======== Extracted text ========

Although we record and analyze different types of brain oscillations, our focus is on “gamma” oscillations (30-80 Hz). Our grand goal is to understand the neural mechanisms underlying high-level cognition. Gamma oscillations are modulated by high-level cognition, but can also be induced in the visual cortex by presenting certain visual stimuli such as bars and gratings, and gamma oscillations are highly dependent on the properties of the visual stimulus, such as its size, spatial frequency, contrast, etc. Further, these stimuli are linked with certain neural mechanisms, such as gain control, excitation-inhibition (E-I) balance, and normalization. Finally, a lot of modeling studies have shown how circuit-level implementation of certain mechanisms affects gamma oscillations. Therefore, it is possible to find “links” between gamma with (i) cognitive functions, (ii) mechanisms such as gain control and E-I balance, and (iii) their circuit-level implementations. We think that a thorough understanding of these links will allow us to understand the circuit mechanisms underlying high-level cognition.
Research Highlights
We studied how gamma power and center frequency change as the stimulus properties are modified, and from that try to understand the properties of the underlying network. For example, we found that presenting large (full screen) gratings induces two gamma oscillations, one between 40-70 Hz (“fast gamma”) that appears to be involved in local processing and a slower gamma between 25-40 Hz that is more global (Dinavahi, Shirhatti, Ravishankar and Ray, 2018, Journal of Neuroscience). Similarly, We found that gamma rhythm is highly color tuned, such that the presentation of long wavelength (red-ish) hues generates gamma rhythm of very large magnitude (Shirhatti and Ray, 2018, PNAS). These oscillations with severely diminished by the presentation of plaid stimuli that invoke a mechanism called “Normalization” (Das and Ray, 2021, Cerebral Cortex Communications) and in the presence of small stimulus discontinuities that change the E-I balance (Shirhatti, Ravishankar and Ray, 2022, PLoS Biology).
We have also modeled the properties of these oscillations such as their shape (Krishnakumaran, Raees and Ray, 2022, PLoS Computational Biology), burst characteristics (Krishnakumaran and Ray, Cerebral Cortex), and effect of discontinuities (Shirhatti, Ravishankar and Ray, 2022, PLoS Biology). Together, these studies show how E-I interactions are reflected in the properties of gamma oscillations.

======== Data provided ========

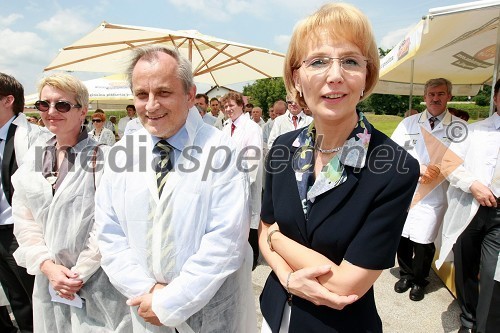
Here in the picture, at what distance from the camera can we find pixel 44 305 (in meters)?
2.18

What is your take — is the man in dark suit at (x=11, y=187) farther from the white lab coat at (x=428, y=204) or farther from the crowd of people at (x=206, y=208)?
the white lab coat at (x=428, y=204)

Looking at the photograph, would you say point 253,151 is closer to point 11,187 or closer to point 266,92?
point 11,187

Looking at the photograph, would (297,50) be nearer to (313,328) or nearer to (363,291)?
(363,291)

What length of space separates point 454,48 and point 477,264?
3120 mm

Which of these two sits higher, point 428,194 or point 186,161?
point 186,161

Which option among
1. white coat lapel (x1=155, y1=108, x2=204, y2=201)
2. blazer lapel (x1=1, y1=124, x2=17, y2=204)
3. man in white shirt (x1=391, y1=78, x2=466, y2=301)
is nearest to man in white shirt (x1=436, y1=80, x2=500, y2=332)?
man in white shirt (x1=391, y1=78, x2=466, y2=301)

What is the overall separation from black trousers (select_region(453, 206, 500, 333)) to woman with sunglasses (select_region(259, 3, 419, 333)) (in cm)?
197

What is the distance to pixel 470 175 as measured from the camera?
3.05 m

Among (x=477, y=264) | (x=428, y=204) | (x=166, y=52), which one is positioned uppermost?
(x=166, y=52)

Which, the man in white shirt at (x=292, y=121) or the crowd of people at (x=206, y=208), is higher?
the man in white shirt at (x=292, y=121)

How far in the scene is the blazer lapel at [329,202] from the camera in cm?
131

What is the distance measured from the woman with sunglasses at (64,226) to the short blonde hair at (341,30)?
1.46 metres

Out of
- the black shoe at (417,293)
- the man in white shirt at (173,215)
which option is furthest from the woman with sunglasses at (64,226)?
the black shoe at (417,293)

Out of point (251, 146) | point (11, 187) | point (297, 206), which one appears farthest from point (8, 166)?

========

Reproduce the portion of the gamma oscillations text above from "We have also" to "of gamma oscillations." with no changes.

We have also modeled the properties of these oscillations such as their shape (Krishnakumaran, Raees and Ray, 2022, PLoS Computational Biology), burst characteristics (Krishnakumaran and Ray, Cerebral Cortex), and effect of discontinuities (Shirhatti, Ravishankar and Ray, 2022, PLoS Biology). Together, these studies show how E-I interactions are reflected in the properties of gamma oscillations.